Çocukluklarını şehrin kalabalığında kaybetmiş olmaları mıydı onları bizden farklı yapan? Zayıf bel ve omuzlarına yüklenen ağır yükleri bizim kaldıramadığımız hafif yüklerden daha istekli kaldırmaları mıydı yoksa?
Tebessüm eden bir yüz görmenin mutluluğunu bizim duygusuzluğumuzda unutan gözleri yaşama sevinciyle parlamıyordu. Annemizin kollarında uyuyakaldığımız günlerde kendilerini kaldırımların soğukluğuyla avutan yüreklerin de bir insana ait olduğunu anlamamız zamanımızı mı almalıydı?
İnsanların sahip oldukları haklardan bihaber oluşları mıydı onları yaşadıkları hayata mahkum eden? Biz okullarımızda iyi bir eğitim görürken yaşıtlarımızın ekmek parası için çalışmasında değildi adalet. Bu kadarlık olmamalıydı sorumluluk anlayışımız. Onlar da insandı her insan kadar. Ne yapmamız gerektiğini düşünmek için zamana ihtiyacımız olmamalıydı, yarınlara umutla bakmalarını sağlamak bizi yoracak kadar zor değildi.
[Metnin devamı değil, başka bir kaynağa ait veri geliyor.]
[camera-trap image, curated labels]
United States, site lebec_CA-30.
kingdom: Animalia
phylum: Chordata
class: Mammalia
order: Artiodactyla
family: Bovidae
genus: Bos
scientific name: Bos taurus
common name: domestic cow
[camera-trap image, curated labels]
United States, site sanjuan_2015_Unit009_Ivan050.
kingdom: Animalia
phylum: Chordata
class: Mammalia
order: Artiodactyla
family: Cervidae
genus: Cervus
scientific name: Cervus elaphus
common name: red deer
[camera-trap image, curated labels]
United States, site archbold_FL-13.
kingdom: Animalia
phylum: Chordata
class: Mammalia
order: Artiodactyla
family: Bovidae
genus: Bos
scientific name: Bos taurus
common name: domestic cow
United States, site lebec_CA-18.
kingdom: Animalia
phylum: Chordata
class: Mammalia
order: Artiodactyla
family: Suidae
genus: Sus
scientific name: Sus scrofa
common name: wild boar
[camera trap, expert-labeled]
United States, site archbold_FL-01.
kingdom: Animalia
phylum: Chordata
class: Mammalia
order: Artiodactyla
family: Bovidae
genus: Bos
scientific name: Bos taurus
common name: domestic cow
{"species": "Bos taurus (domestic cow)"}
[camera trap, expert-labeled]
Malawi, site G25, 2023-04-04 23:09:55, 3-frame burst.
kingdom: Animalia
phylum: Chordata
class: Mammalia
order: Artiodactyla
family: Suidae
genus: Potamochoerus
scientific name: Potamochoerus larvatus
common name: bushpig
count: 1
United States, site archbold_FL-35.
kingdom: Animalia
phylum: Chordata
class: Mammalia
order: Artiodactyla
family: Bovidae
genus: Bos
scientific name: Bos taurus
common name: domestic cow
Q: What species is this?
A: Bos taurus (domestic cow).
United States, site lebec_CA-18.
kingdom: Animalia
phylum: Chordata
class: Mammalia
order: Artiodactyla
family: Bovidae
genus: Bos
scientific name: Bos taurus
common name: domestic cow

Uyuyan vicdanlarımız harekete geçsin artık. Onlara insan olduklarını hatırlatarak verelim haklarını. Gözlerinden isyan gözyaşları akmasın, bakışları yaşama sevinciyle dolu olsun onların da..akıllarını, o gece nerede uyuyacaklarını düşünerek değil; insanlık için ne yapacağını düşünerek yoracağı bir hayatı yaşama şansı tanıyalım onlara.
Yoksa susturulmuş vicdanlarımızı hayatın gerçekleri arasında ezilmiş yüreklerine tercih mi edeceğiz?..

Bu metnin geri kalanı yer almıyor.